The CNS is a relatively immunologically privileged site. The brain lacks defined lymphatic drainage,¹⁴⁵ the expression of major histocompatibility complex antigens is low,¹⁴⁶ and the BBB limits the interaction of the peripheral host immune system and the brain.¹⁴⁷ Nevertheless, the privilege is not absolute. For example, patterns of allogeneic and xenogeneic tissue transplant rejection from immunologically naive¹⁴⁸ and non-naive brains¹⁴⁹ suggest that peripheral T-cell activity may be carried into the CNS.¹⁵⁰

Immunotherapy of CNS tumors is based on the hypothesis that stimulation of the immune system, or blocking of the immunosuppressive effects of tumors, might enhance an antitumor response. Immunotherapy has been studied primarily in the preclinical setting and some preliminary adult phase I studies of patients with malignant gliomas have been performed.¹⁵¹ Pediatric data are in their very early stages. Strategies of immunotherapy are based on eliciting systemic antitumor immune responses that are carried into the CNS and on inducing a primary immune response in the brain itself. Adults with malignant gliomas are known to have, to some degree, altered immunity, owing to effects on T-cell proliferation, natural killer-cell activity, and immunoglobulin production. The current thought is that these effects most likely are due to production of transforming growth factor β. These observations form the basis for another immunotherapy strategy that of decreasing tumorigenicity of malignant gliomas by blocking the immunosuppressive effects of transforming growth factor β. A variety of approaches have been studied: administration of cytokines, such as interleukins and interferons; delivery of monoclonal antibodies; and the use of cancer vaccines.

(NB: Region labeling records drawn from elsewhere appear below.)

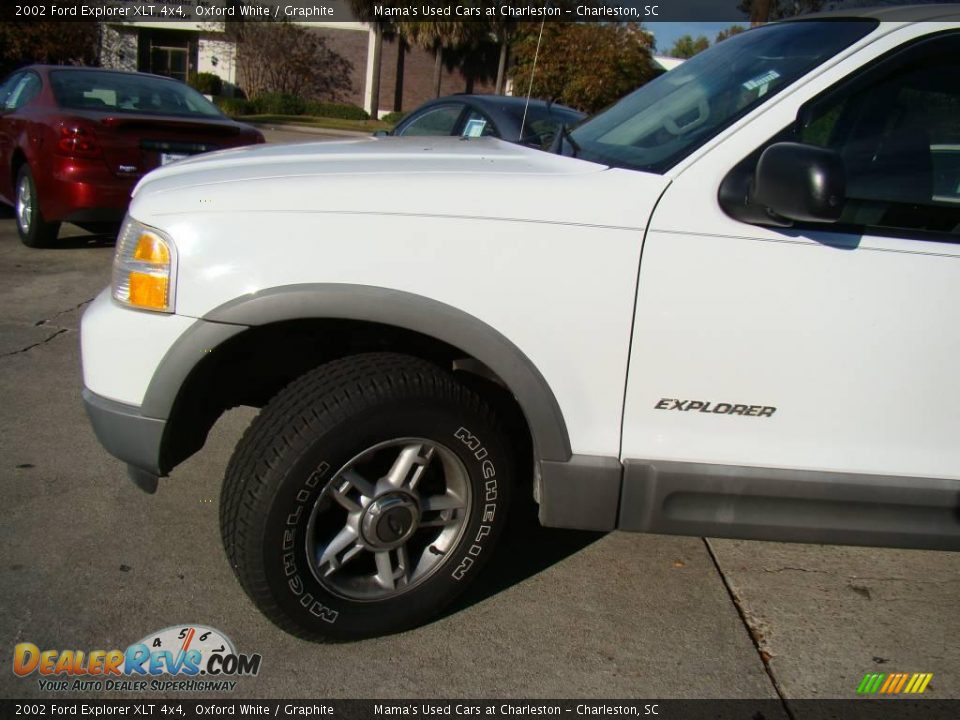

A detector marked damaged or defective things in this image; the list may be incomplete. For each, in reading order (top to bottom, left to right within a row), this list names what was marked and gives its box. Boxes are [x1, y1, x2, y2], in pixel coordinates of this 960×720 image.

pavement crack [0, 328, 69, 358]
pavement crack [700, 536, 800, 716]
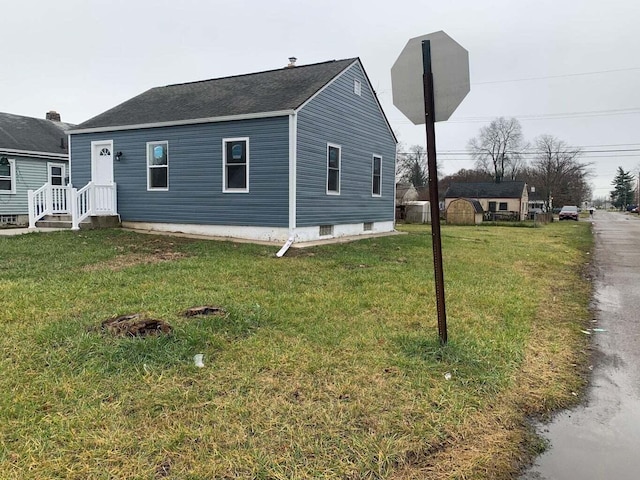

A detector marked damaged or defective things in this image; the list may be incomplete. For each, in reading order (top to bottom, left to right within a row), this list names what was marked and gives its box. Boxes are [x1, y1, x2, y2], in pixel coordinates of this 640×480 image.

rusty metal sign post [390, 31, 470, 344]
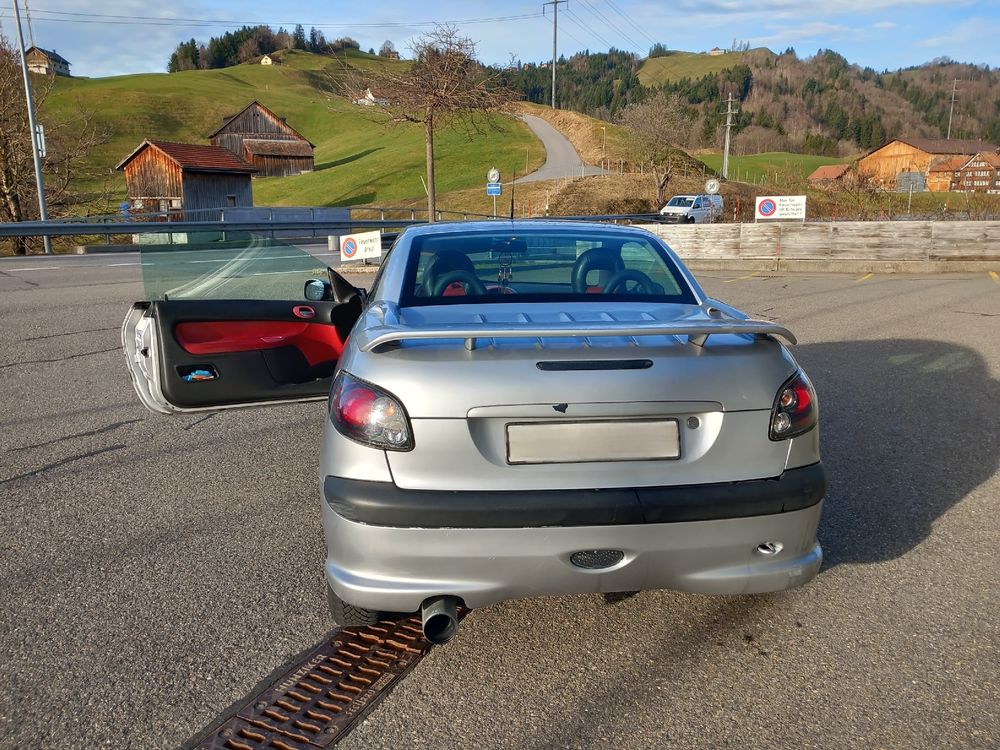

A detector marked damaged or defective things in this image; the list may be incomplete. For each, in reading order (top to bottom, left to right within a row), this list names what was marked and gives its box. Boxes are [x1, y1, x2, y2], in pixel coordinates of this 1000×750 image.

detached car door [121, 234, 364, 414]
rusty grate [193, 616, 432, 750]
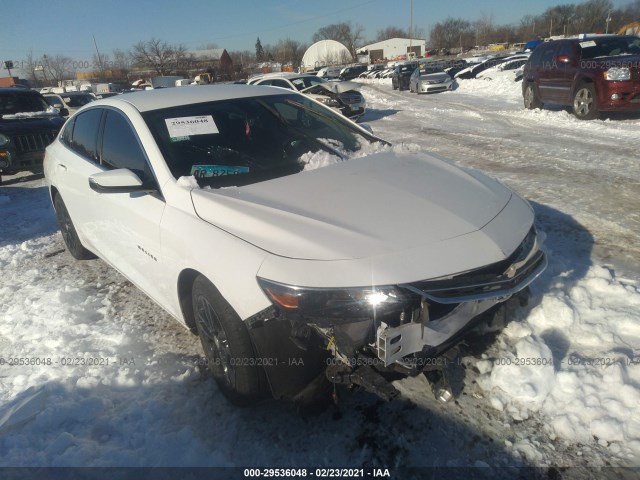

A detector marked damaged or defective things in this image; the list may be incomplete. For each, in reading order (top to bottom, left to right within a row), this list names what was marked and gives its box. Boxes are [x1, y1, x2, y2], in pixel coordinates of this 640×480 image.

damaged grille [11, 130, 57, 153]
damaged grille [400, 228, 544, 304]
front-end collision damage [249, 227, 544, 404]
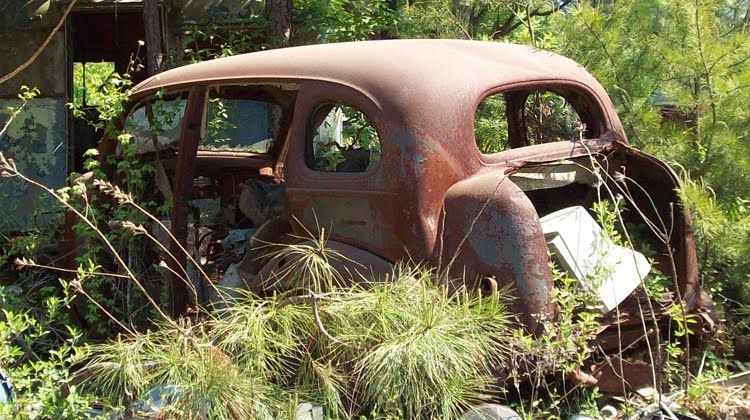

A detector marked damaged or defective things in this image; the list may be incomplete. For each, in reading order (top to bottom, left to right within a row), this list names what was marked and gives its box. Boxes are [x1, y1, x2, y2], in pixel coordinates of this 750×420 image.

rusty abandoned car [92, 40, 716, 368]
corroded car body [100, 40, 716, 344]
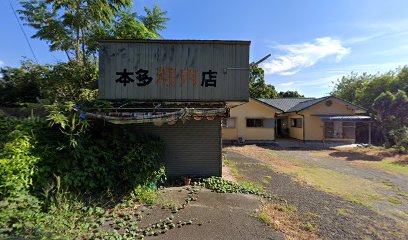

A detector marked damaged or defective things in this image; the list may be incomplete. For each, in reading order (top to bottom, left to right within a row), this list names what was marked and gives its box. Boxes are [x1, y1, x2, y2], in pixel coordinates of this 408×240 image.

rusty metal siding [99, 40, 250, 101]
rusty metal siding [129, 118, 222, 176]
rusty metal shutter [129, 118, 222, 177]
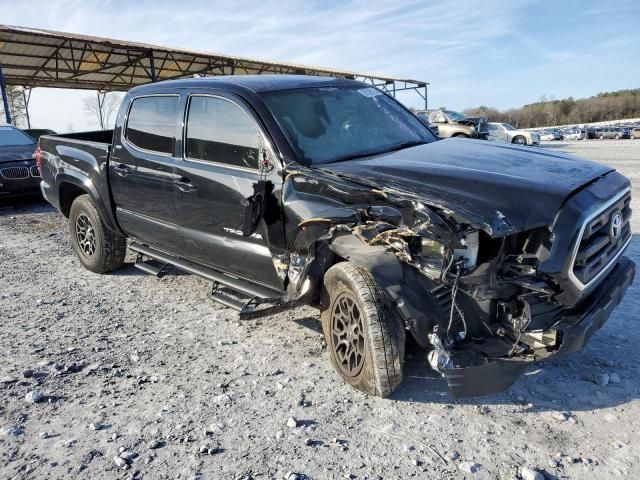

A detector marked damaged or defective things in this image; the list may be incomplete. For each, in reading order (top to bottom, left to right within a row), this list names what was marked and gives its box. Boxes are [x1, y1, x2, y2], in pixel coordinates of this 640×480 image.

crumpled hood [0, 143, 37, 164]
crumpled hood [320, 139, 616, 236]
damaged front end [284, 161, 636, 398]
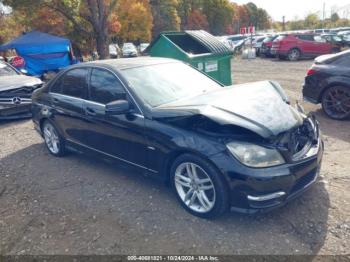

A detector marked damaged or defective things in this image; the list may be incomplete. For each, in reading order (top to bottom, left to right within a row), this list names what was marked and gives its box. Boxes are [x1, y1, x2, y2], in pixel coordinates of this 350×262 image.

crumpled hood [0, 74, 42, 92]
crumpled hood [154, 81, 304, 138]
damaged front bumper [209, 116, 324, 213]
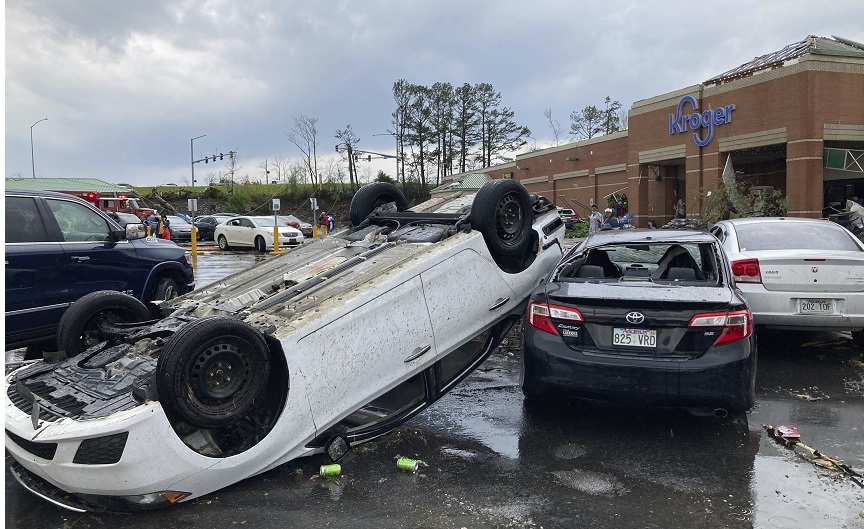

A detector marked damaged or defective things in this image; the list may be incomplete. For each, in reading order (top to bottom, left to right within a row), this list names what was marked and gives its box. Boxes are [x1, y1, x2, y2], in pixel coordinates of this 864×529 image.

damaged roof [704, 35, 864, 85]
overturned white suv [5, 178, 568, 512]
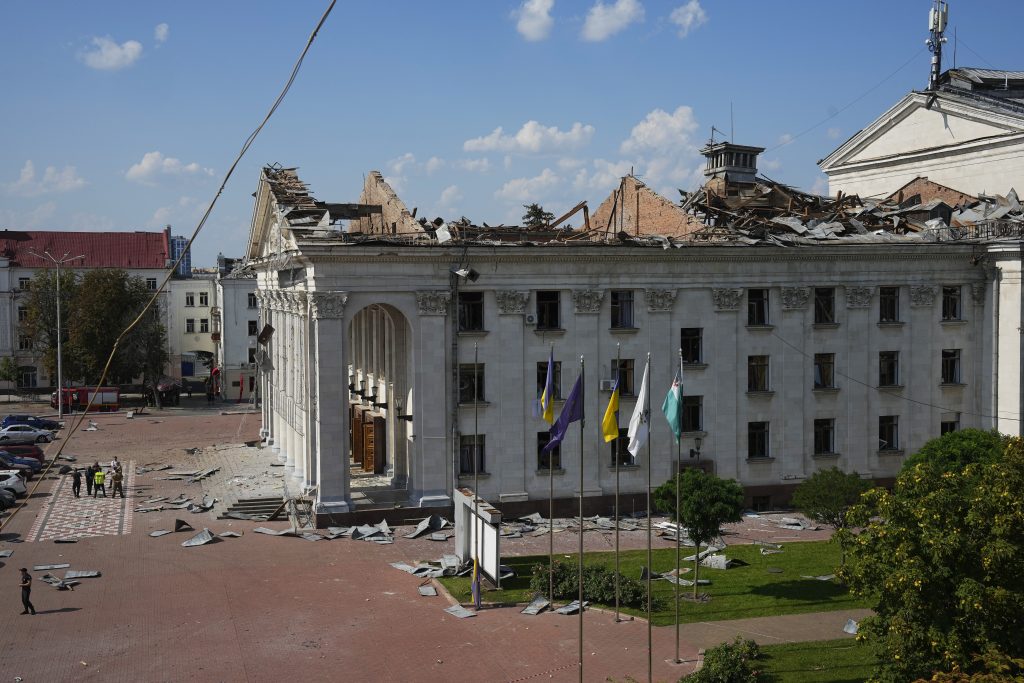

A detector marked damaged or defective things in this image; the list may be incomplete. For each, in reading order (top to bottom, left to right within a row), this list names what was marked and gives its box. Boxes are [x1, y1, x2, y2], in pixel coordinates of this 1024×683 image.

broken window [458, 290, 485, 331]
broken window [536, 290, 561, 329]
broken window [606, 290, 630, 329]
broken window [745, 290, 770, 327]
broken window [811, 288, 835, 325]
broken window [880, 286, 897, 323]
broken window [942, 286, 958, 321]
broken window [679, 327, 704, 366]
broken window [458, 366, 485, 403]
broken window [536, 360, 561, 403]
broken window [745, 356, 770, 393]
broken window [811, 352, 835, 389]
broken window [876, 356, 901, 387]
broken window [942, 348, 958, 385]
broken window [458, 438, 485, 475]
broken window [536, 430, 561, 473]
broken window [606, 430, 630, 466]
broken window [684, 395, 700, 432]
broken window [745, 421, 770, 458]
broken window [811, 417, 835, 454]
broken window [880, 413, 897, 450]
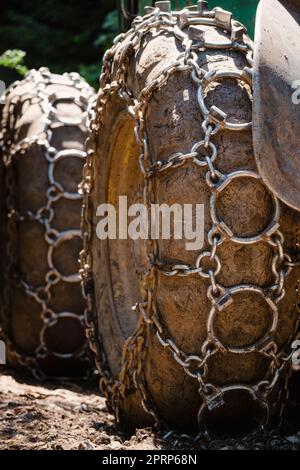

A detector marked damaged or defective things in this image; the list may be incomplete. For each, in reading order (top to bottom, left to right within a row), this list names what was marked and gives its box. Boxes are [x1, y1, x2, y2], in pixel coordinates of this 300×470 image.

rusty chain [0, 67, 95, 382]
rusty chain [79, 1, 300, 438]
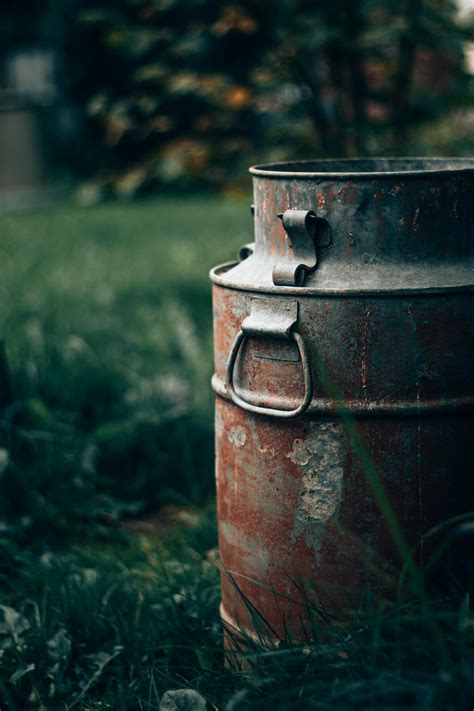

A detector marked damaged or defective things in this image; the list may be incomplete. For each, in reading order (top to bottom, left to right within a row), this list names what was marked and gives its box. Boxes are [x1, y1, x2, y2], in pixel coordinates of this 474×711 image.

rusty metal milk can [211, 160, 474, 640]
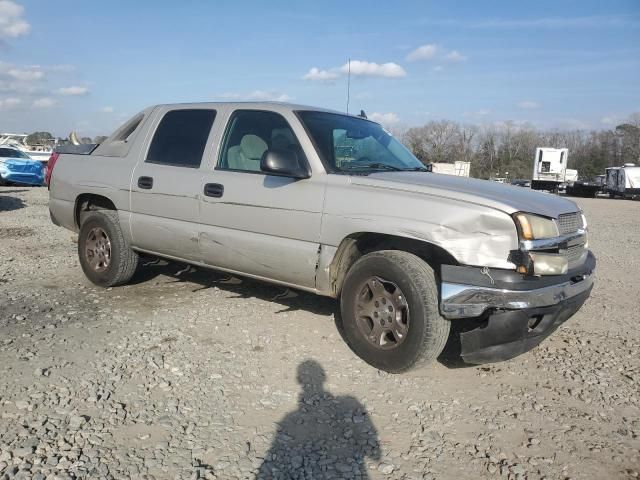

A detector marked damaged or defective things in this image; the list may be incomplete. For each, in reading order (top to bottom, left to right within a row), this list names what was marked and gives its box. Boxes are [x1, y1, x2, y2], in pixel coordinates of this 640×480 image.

front bumper damage [440, 253, 596, 362]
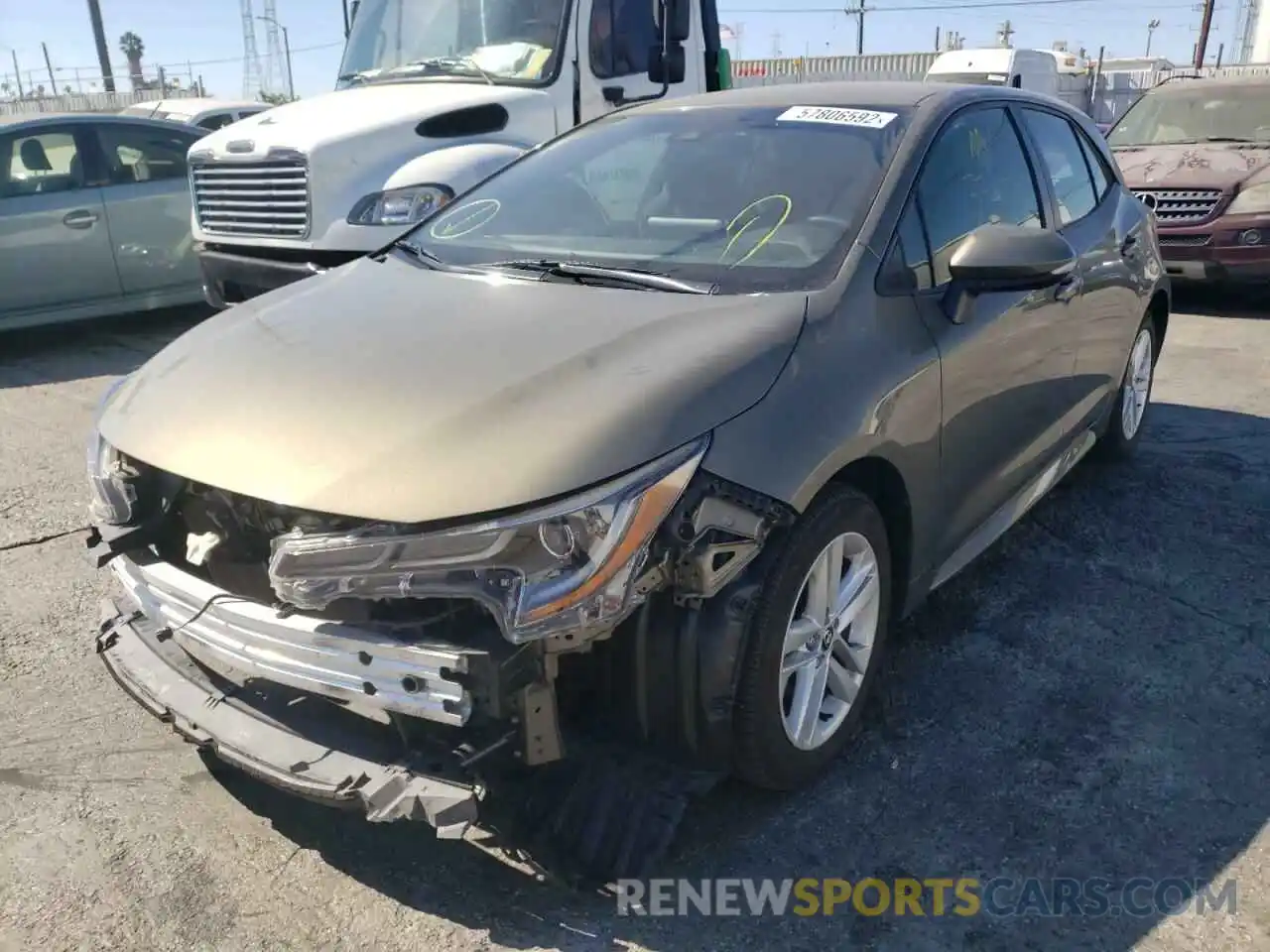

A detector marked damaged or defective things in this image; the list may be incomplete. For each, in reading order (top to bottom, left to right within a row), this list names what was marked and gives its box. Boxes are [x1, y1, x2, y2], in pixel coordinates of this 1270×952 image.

exposed headlight assembly [345, 183, 454, 225]
crumpled car hood [1112, 141, 1270, 187]
exposed headlight assembly [1218, 182, 1270, 215]
exposed headlight assembly [86, 375, 139, 525]
crumpled car hood [103, 257, 808, 525]
exposed headlight assembly [268, 438, 710, 645]
exposed wheel well [827, 459, 909, 622]
bent bumper reinforcement bar [97, 599, 479, 837]
broken front bumper [97, 604, 479, 832]
bent bumper reinforcement bar [107, 555, 477, 726]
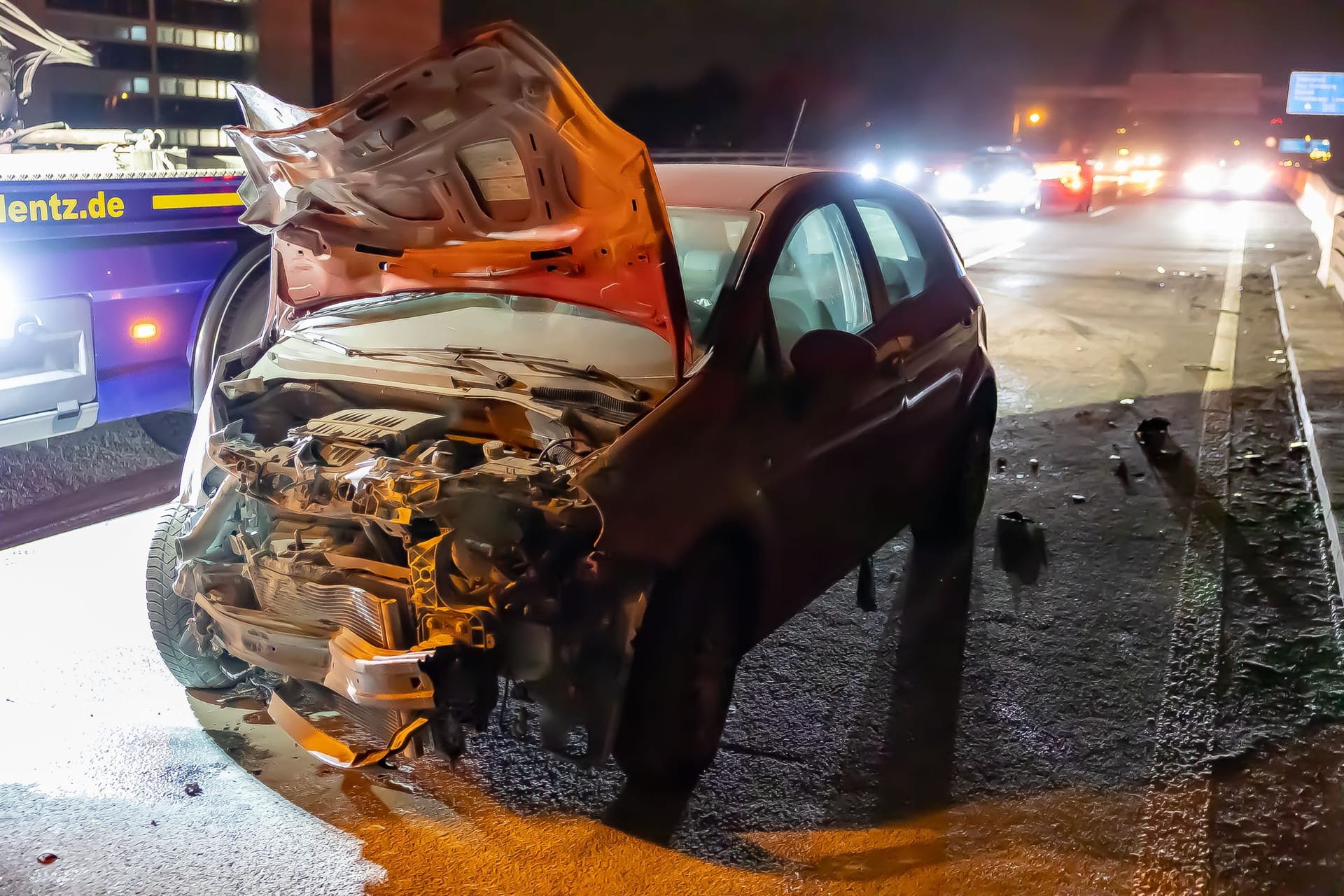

The majority of CNS tumor vaccines have been examined in high-grade glial tumors. Strategies for vaccination include the use of cytokine-transfected tumor cells, adoptive transfer of tumor-activated T-cells, and antigen-pulsed dendritic cell vaccines. A randomized trial that incorporates a vaccine against the EGFR variant III (EGFRIII) mutation commonly found in adult glioblastomas is ongoing in adults¹⁵²; however, this is not a widely identified mutation in high-grade gliomas of childhood. An approach that utilizes adoptive transfer of HER2-specific T cells has shown marked activity in preclinical studies of both gliomas and medulloblastomas and is currently being studied in clinical trials.¹⁵³ More recently, studies of vaccination with tumor associated antigens presented by dendritic cells or admixed with an immunostimulatory vehicle
have been studied in adults¹⁵⁴ and children¹⁵⁵^,¹⁵⁶ with evidence of intriguing preliminary activity.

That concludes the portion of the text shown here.